Still, the Chinese have managed to shoot down the first two F-15s lost in air-to-air combat since the Eagle entered service in the 1970s. And they killed an F-22 -- the best and priciest fighter ever made.

So what does my simulation of the battle mean for the current situation in the East China Sea? Simply put, China has a chance of pulling off an aerial ambush. If my scenario is realistic. If the game's modeling is accurate. If the Chinese are little lucky and if U.S. and Japanese commanders make mistakes. And if the first volley of AMRAAMs misses.

To be sure, those are a lot of ifs.

I approached building the scenario with some trepidation. I asked myself just how the Chinese would go about taking down a Japanese plane.

The Japan Air Self-Defense Force is better-trained than the Chinese air force and at least as well armed. To have a chance of winning, Beijing would have to overwhelm its enemies with sheer numbers.

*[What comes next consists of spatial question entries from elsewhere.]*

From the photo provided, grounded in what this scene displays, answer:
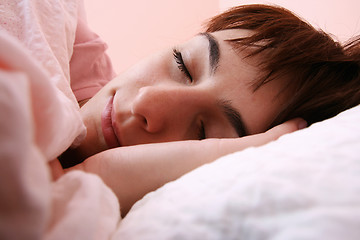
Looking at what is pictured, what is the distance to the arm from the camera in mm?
392

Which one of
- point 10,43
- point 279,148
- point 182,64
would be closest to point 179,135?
point 182,64

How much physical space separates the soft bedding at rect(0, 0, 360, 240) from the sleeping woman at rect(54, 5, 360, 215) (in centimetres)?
21

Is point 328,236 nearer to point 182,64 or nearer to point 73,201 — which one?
point 73,201

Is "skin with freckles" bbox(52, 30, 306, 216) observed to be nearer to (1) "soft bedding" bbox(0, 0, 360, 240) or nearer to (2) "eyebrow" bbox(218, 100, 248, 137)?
(2) "eyebrow" bbox(218, 100, 248, 137)

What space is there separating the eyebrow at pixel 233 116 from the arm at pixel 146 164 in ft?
0.38

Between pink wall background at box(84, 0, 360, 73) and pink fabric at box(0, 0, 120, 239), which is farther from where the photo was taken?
pink wall background at box(84, 0, 360, 73)

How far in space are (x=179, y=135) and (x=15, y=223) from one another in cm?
42

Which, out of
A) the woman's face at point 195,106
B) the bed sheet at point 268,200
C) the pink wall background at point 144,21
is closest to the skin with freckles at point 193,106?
the woman's face at point 195,106

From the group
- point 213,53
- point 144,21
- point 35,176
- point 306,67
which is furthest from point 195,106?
point 144,21

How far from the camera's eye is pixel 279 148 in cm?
29

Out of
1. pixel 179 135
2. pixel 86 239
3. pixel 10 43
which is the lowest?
pixel 179 135

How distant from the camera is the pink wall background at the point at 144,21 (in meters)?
1.71

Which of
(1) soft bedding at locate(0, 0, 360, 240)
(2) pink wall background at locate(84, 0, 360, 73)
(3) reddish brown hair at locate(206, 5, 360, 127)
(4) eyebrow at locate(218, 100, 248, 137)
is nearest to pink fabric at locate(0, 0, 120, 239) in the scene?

Hence the order of battle I devised -- one that favors the Chinese.

In my defense, China probably can muster more numerous forces in any sudden Pacific showdown.

The United States and Japan rely on just two air bases -- Naha and Kadena, both in Okinawa -- to provide fighter cover for the Senkaku Islands. Against that, China has a large number of bases -- and is building more. That's the advantage of waging war in your backyard.

But numbers aren't everything. The United States and Japan count on their technological advantage compensating for the smaller sizes of their forces. They're not necessarily wrong to do so.

The F-22s' presence in my scenario made all the difference. Flying at 1,000 miles per hour, the Raptors arrived in the nick of time. The Chinese didn't know they were there until the Americans unwisely turned on their radars.

This scenario is not meant to exaggerate or glamorize the possibility of armed conflict in the East China Sea. The chances are remote that a shooting war will break out. That said, for years tensions have steadily escalated between China, Japan, and the United States.

Although just a simulation, my skirmish over the Senkakus has brought up some interesting points worth considering. The relative advantages of both sides make for a compelling argument for either side that it just might be successful.

This is not enough to prevent conflict. And if the United States and Japan really want to deter an increasingly aggressive China, they're going to have to figure out how to bring more airplanes to the fight.